### FRAGMENTO SELECCIONADO
----

Nuria Labari y la caza del rayo
Literatura
La autora regresa al cuento con ‘No se van a ordenar solas las cosas’, un volumen sobre el “malestar” con el que vivimos que presenta este miércoles en Málaga.
'Por donde pasa el silencio', ese lugar que llamamos casa
“¿Está en garantía? Debería. No duran nada las cosas ahora, cada vez duran menos. Todo lo viejo ha perdido valor, empezando por mí. No me siento capaz de afrontar esta lucha a muerte con lo cotidiano, esta rebelión de los objetos, esta complicación constante de la vida por culpa de la tecnología”, se dice un anciano judío angustiado por la avería de su lavadora, un sobresalto ante el que la memoria del hombre se desborda igual que el agua con detergente de esa máquina. Con ese desastre doméstico como trasfondo, el tipo se pregunta por el amor y la guerra, la percepción errónea que tenemos de la edad y del tiempo, tal vez todo aquello que define la experiencia humana.
Nuria Labari (Santander, 1979) reivindica la capacidad de ponerse en la piel del otro que siempre brindó la ficción en No se van a ordenar solas las cosas (Páginas de Espuma), un libro de cuentos que presenta este miércoles a las 19:00 en el Ateneo de Málaga en un acto en el que estará acompañada por la gestora cultural Cristina Consuegra. Un volumen, el regreso de la escritora a la narrativa breve 15 años después de Los borrachos de mi vida, en el que Labari se desdobla en un joven vigoréxico, una mujer que observa con extrañeza al servicio doméstico, una turista que perpetúa otra forma de colonización en los paisajes más exóticos. “Creo que la literatura está contribuyendo a esta idea que nos afecta como sociedad, en la que cada uno está solo frente a su propio relato. Es muy legítimo que cada uno pueda tener su propia voz y cuente su experiencia, pero todos los que leemos empezamos a echar de menos ese ejercicio de escucha que siempre ha sido imprescindible en la literatura”, explicaba la autora hace unas semanas en un taller que impartió en la librería Casa Tomada, en Sevilla. En No se van a ordenar solas las cosas, los personajes se expresan en yidis o en tamazigh, con términos oriundos de Bolivia o con una jerga propia de la adolescencia.
Una variedad de registros con la que Labari, que reflexiona sobre el lenguaje en varios de los relatos, dispone un coro: “Escribir cuentos es como ser un director de orquesta que tiene un solo de violín y que necesita un saxo para contrarrestar. Tengo la impresión de que se está llamando novedades a libros que abordan nuevos temas, pero no nuevas formas de contar. Yo misma, si hubiese sido una pintora, he usado una paleta muy pequeña, y ahora me interesa añadir texturas, pegar papeles y dar consistencia al cuadro”.

----

### REGISTROS DE DATOS
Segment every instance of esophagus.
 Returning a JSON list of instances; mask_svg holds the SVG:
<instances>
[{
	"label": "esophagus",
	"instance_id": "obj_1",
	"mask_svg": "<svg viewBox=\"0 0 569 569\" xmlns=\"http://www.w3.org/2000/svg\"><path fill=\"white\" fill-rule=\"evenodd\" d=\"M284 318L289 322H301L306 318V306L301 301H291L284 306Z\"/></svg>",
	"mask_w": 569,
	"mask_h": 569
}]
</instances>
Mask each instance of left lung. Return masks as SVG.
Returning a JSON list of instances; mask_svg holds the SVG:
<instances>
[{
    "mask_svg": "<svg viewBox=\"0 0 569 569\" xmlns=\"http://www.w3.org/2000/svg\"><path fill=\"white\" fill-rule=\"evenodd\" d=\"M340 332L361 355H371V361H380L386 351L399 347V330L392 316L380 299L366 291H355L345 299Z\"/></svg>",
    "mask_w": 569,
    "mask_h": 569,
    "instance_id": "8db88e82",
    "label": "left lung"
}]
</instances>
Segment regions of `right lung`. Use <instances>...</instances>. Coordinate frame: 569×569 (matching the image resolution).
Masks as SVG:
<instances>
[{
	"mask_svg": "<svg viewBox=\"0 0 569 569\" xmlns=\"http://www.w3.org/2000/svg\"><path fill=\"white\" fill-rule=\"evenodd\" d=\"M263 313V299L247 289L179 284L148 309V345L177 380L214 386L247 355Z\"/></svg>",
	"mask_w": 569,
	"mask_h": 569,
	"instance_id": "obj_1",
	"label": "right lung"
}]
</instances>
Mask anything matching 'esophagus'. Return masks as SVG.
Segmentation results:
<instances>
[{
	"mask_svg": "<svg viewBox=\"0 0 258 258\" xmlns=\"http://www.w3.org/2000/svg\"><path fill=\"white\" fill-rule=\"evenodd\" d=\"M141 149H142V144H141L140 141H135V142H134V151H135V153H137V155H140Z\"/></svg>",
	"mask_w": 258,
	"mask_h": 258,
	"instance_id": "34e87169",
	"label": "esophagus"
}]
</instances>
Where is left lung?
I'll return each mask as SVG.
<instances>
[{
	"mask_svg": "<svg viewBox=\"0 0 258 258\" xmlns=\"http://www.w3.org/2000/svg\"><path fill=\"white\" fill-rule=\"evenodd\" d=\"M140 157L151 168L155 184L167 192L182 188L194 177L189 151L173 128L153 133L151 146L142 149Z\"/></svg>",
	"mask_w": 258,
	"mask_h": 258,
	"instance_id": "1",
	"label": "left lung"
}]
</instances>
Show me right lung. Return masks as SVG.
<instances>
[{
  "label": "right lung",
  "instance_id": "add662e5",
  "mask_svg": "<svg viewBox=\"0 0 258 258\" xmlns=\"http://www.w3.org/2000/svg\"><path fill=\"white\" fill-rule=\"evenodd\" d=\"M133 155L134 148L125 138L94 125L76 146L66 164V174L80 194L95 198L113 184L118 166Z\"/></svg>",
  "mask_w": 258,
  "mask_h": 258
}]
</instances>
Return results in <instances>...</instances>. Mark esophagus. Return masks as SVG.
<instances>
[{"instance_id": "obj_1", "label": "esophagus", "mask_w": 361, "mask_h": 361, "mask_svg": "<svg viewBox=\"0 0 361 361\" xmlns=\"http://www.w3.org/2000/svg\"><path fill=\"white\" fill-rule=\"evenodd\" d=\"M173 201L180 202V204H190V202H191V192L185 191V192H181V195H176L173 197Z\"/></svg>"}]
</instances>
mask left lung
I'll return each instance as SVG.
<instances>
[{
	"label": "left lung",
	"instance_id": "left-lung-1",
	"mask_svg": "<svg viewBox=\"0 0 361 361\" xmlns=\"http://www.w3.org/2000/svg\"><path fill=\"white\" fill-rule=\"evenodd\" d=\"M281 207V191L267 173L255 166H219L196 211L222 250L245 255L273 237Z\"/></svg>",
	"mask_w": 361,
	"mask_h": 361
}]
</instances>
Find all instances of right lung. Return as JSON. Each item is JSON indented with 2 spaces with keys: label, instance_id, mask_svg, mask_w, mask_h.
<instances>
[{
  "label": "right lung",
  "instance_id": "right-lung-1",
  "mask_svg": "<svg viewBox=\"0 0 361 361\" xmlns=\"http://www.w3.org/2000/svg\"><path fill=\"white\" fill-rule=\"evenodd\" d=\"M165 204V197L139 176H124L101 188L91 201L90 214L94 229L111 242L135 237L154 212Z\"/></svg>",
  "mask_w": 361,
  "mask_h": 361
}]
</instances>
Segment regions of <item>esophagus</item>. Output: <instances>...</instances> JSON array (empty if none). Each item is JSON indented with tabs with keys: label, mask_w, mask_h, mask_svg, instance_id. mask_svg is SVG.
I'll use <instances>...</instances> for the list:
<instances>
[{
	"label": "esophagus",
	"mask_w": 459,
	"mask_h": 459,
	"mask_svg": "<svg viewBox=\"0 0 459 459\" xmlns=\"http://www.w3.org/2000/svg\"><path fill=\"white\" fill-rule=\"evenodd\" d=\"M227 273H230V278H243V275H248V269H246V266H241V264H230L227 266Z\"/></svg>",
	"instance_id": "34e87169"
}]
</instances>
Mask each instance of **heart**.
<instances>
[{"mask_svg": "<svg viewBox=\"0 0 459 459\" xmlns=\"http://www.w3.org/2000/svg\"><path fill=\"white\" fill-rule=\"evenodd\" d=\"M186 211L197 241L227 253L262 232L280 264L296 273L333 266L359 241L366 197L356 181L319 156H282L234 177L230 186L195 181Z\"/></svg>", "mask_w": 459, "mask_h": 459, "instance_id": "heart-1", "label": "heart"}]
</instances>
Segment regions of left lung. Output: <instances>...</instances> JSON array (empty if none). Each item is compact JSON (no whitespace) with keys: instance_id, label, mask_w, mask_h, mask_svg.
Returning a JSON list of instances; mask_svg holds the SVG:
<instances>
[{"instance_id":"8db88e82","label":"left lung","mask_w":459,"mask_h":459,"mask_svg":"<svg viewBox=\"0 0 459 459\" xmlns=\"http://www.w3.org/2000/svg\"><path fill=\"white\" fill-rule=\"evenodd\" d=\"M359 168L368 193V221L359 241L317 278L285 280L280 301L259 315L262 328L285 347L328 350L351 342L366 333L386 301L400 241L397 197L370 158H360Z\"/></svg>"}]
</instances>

----

### COMPLETA LO SIGUIENTE
**A.** Según el artículo sobre Nuria Labari, ¿cuántos años después de Los borrachos de mi vida vuelve la autora a la narrativa breve?
**B.** Copia de los registros, sin cambios, las líneas que empiezan en la que contiene "Find all instances" y terminan al final de los registros, ambos extremos incluidos.
El texto y los registros no guardan ninguna relación entre sí.

### RESPUESTAS
**A.** Quince años después.

**B.**
Find all instances of right lung. Return as JSON. Each item is JSON indented with 2 spaces with keys: label, instance_id, mask_svg, mask_w, mask_h.
<instances>
[{
  "label": "right lung",
  "instance_id": "right-lung-1",
  "mask_svg": "<svg viewBox=\"0 0 361 361\" xmlns=\"http://www.w3.org/2000/svg\"><path fill=\"white\" fill-rule=\"evenodd\" d=\"M165 204V197L139 176H124L101 188L91 201L90 214L94 229L111 242L135 237L154 212Z\"/></svg>",
  "mask_w": 361,
  "mask_h": 361
}]
</instances>
Segment regions of <item>esophagus</item>. Output: <instances>...</instances> JSON array (empty if none). Each item is JSON indented with tabs with keys: label, mask_w, mask_h, mask_svg, instance_id. mask_svg is SVG.
I'll use <instances>...</instances> for the list:
<instances>
[{
	"label": "esophagus",
	"mask_w": 459,
	"mask_h": 459,
	"mask_svg": "<svg viewBox=\"0 0 459 459\" xmlns=\"http://www.w3.org/2000/svg\"><path fill=\"white\" fill-rule=\"evenodd\" d=\"M227 273H230V278H243V275H248V269H246V266H241V264H230L227 266Z\"/></svg>",
	"instance_id": "34e87169"
}]
</instances>
Mask each instance of **heart**.
<instances>
[{"mask_svg": "<svg viewBox=\"0 0 459 459\" xmlns=\"http://www.w3.org/2000/svg\"><path fill=\"white\" fill-rule=\"evenodd\" d=\"M186 211L197 241L227 253L262 232L280 264L296 273L333 266L359 241L366 197L356 181L319 156H282L234 177L230 186L195 181Z\"/></svg>", "mask_w": 459, "mask_h": 459, "instance_id": "heart-1", "label": "heart"}]
</instances>
Segment regions of left lung. Output: <instances>...</instances> JSON array (empty if none). Each item is compact JSON (no whitespace) with keys: instance_id, label, mask_w, mask_h, mask_svg.
Returning a JSON list of instances; mask_svg holds the SVG:
<instances>
[{"instance_id":"8db88e82","label":"left lung","mask_w":459,"mask_h":459,"mask_svg":"<svg viewBox=\"0 0 459 459\" xmlns=\"http://www.w3.org/2000/svg\"><path fill=\"white\" fill-rule=\"evenodd\" d=\"M359 168L368 193V221L359 241L317 278L285 280L280 301L259 315L262 328L285 347L328 350L351 342L366 333L386 301L400 241L397 197L370 158H360Z\"/></svg>"}]
</instances>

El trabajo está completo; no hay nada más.